Would we ever think that a surgeon should work a job at a department store to be able to fund necessary instruments with which to do surgery? Would we ever ask a superintendent to bag groceries so that the senior class would go on college visits?

To these criticisms, I have several responses in the forms of questions:

Why can't our districts and states support a small school environment by hiring more teachers or making decisions for smaller schools?

Why must we have this trend of supermarket schools, where everyone has to know everything, and we as teachers feel forced or compelled to base our methods on political initiatives that require us to machine gun fire knowledge at students for 50 minutes, 7 times week?

Why do we track and move students who can't learn in this type of environment to lower level, "non essential" or sub-standard classes as if they, the students, are the problem and not the system we as a society have created?

Why is a lack of funding always the party line for the lack of consistency in good research based academic programs when we see more and more high paid administrators and consultants being hired?

Why do politicians force schools to adhere to an economic formula that allows for millions to be spent on on big gyms, sports stadiums, textbooks, non essential staffing, and fancy architecture while ensuring that teachers are cut every year, class sizes are larger, and school library and classroom budgets are slashed?

Why do we expect more out of our teachers in terms of professional education and licensing, class sizes, assessment, dicipline, and number of courses taught, when more and more local control over what is taught in the classroom is taken away?

Why do our professional associations fight for trivial things and not concentrate time and funding by encouraging and protecting teachers like Erin Gruwell (of which there are hundreds in every school district)?

Why are socially aware and responsible teachers (like Ms. Gruwell) forced to fight tooth and nail for the right to teach their students in a non traditional way, spend all of their personal and family time (to the determent of their own families), and spend so much of their own hard earned income to help their students succeed?

If classroom environments, and curriculum development, like I read about in Room 203 were the accepted "best practice", then wouldn't there be fewer personal hardships exptect out of teachers who demand the right to use better and more effective methods?

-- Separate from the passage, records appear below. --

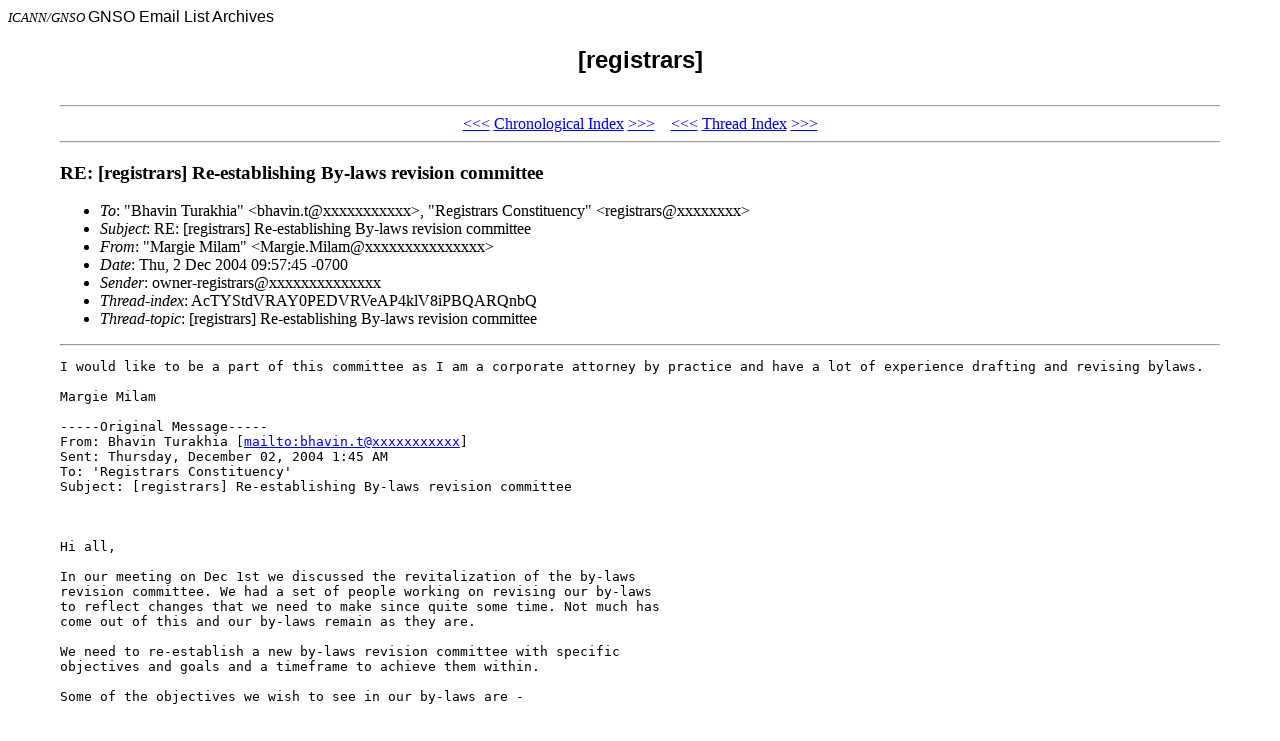

--- FILE ---
content_type: text/html; charset=UTF-8
request_url: https://gnso.icann.org/mailing-lists/archives/registrars/msg02564.html
body_size: 1970
content:
<!-- MHonArc v2.6.18 -->
<!--X-Subject: RE: [registrars] Re&#45;establishing By&#45;laws revision committee -->
<!--X-From-R13: "[netvr [vynz" <[netvr.[vynzNznexzbavgbe.pbz> -->
<!--X-Date: Thu, 2 Dec 2004 08:57:56 &#45;0800 -->
<!--X-Message-Id: B9CAD71A3CD6AA4FABFCF07EF1D65F6F16D340@exchange1.mm&#45;ads.com -->
<!--X-Content-Type: text/plain -->
<!--X-Head-End-->
<!DOCTYPE HTML PUBLIC "-//W3C//DTD HTML 4.0 Transitional//EN">

<HEAD>
<META http-equiv="Charset" content="iso-8859-1">
<META http-equiv="Author" content="MHonArc">
<META http-equiv="Keywords" 
    content="GNSO Email Archives, [registrars]
,RE: [registrars] Re-establishing By-laws revision committee">
<TITLE>GNSO Email Archives: [registrars]
</TITLE>
</HEAD>

<BODY BGCOLOR="#ffffff">
<FONT SIZE="-1">
<i>ICANN/GNSO</i>
</FONT>
<FONT FACE="Arial">

GNSO Email List Archives</A></CENTER>

<H2 align="center">[registrars]

</H2>
</FONT>

<TABLE align="center" width="90%">
<TR>
<TD>
<!--X-Body-Begin-->
<!--X-User-Header-->
<!--X-User-Header-End-->
<!--X-TopPNI-->
<HR>
<CENTER>
<A HREF="msg02563.html">&lt;&lt;&lt;</A>
<A HREF="mail58.html#02564">Chronological Index</A>
<A HREF="msg02565.html">&gt;&gt;&gt;</A> &#160;&#160; <A HREF="msg02563.html">&lt;&lt;&lt;</A>
<A HREF="thrd44.html#02564">Thread Index</A>
<A HREF="msg02572.html">&gt;&gt;&gt;</A>
</CENTER>
<HR>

Why are the students in Advanced Placement or who are severally learning disabled permitted to be blessed with a small school environment when research and experience says this is the best way to educate all young people?

How can educators, politicians, and the American public except that 50% to 75% of students in any given school are not worthy of the benefits of a small school environment?

I would like to see these questions answered without one financial or economic excuse given. In real life, we as individuals and as a collective society find and spend money based on what is most important to us. Maybe we need to reassess our priorities?